Cannot wait for this book, either.
To me, the grounds for hope are simply that we don’t know what will
happen next, and that the unlikely and the unimaginable transpire quite
regularly. And that the unofficial history of the world shows that
dedicated individuals and popular movements can shape history and have,
though how and when we might win and how long it takes is not
predictable.
Despair is a form of certainty, certainty that the future will be a
lot like the present or will decline from it; despair is a confident
memory of the future, in Gonzalez’s resonant phrase. Optimism is
similarly confident about what will happen. Both are grounds for not
acting.
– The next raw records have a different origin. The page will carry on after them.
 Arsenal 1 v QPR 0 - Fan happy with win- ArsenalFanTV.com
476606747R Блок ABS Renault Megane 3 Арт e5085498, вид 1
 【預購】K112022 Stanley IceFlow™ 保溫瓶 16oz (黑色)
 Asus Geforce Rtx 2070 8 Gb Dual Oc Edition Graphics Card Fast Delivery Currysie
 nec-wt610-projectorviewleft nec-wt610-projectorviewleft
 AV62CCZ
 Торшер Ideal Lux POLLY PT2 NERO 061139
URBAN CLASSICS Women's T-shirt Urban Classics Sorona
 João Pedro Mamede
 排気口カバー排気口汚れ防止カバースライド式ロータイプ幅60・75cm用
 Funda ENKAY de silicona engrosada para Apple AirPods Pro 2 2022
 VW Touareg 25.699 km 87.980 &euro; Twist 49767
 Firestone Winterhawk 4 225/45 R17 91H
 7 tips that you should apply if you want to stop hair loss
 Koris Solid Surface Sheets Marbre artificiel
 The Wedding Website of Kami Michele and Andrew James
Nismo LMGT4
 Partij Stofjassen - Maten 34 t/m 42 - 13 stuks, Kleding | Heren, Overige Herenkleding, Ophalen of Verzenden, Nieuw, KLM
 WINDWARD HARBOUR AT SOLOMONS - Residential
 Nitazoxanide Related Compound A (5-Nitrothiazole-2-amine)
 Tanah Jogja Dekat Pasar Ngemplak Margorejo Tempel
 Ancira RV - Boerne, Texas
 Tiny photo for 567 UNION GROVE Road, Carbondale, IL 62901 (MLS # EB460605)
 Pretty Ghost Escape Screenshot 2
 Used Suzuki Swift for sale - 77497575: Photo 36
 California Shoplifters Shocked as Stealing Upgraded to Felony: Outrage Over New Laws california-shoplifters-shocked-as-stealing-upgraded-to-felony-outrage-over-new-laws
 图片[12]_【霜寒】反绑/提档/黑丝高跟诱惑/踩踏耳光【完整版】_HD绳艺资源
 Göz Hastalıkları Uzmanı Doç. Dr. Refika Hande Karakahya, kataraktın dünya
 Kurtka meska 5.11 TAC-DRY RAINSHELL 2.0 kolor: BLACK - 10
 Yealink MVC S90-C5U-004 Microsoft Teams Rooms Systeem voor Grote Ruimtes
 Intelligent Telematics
Hope can be the knowledge that we don’t have that memory and
that reality doesn’t necessarily match our plans; hope like creative
ability can come from what the Romantic poet John Keats called Negative
Capability.
On a midwinter’s night in 1817, a little over a century before
Woolf’s journal entry on darkness, the poet John Keats walked home
talking with some friends and as he wrote in a celebrated letter
describing that walk, “several things dove-tailed in my mind, and at
once it struck me what quality went to form a Man of Achievement,
especially in Literature.… I mean Negative Capability, that is, when a
man is capable of being in uncertainties, mysteries, doubts, without any
irritable reaching after fact and reason.”